The head of beleaguered Oranga Tamariki has told the Waitangi Tribunal today “structural racism” at all levels of the agency has negatively affected the experiences of Māori children and their families.
Gráinne Moss, appearing before the Tribunal’s inquiry into the removal of Māori children, made the concession the Crown “should have identified the need to tackle structural racism head-on in the establishment of Oranga Tamariki”.
Moss also said the agency had failed to implement the recommendations of landmark racism report Puao-te-Ata-tu from 1988.
"It has undermined Māori trust and confidence in the Crown and undermined confidence in its willingness and ability to address disparities,” she said.

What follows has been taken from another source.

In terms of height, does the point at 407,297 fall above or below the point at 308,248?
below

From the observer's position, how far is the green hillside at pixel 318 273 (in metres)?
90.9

The inquiry is one of no less than five separate reviews into the government agency following publicity around the taking of newborns, many of them Māori, from their mothers.
Her comments also follow data analysed by the Children’s Commissioner in January, which showed in 2019, Māori babies were five times more likely to be placed in state custody than non-Māori.
But Moss said Oranga Tamariki had halved the number of Māori baby uplifts since 2017.
She dismissed speculation that she was resigning, after calls from Māori, including from former Māori Party leader Dame Tariana Turia, that she step down.
"I'm absolutely committed to the kaupapa, and we've made really good progress,” Moss said.
She said she had “no idea” where the rumours came from that she was resigning.
But some are still looking for answers.
"I think it's very clever that you come in and you agree with certain aspects of the reports, you disagree with other aspects of it, and you don't answer some of the questions,” Turia said.
The Waitangi Tribunal hearing continues tomorrow.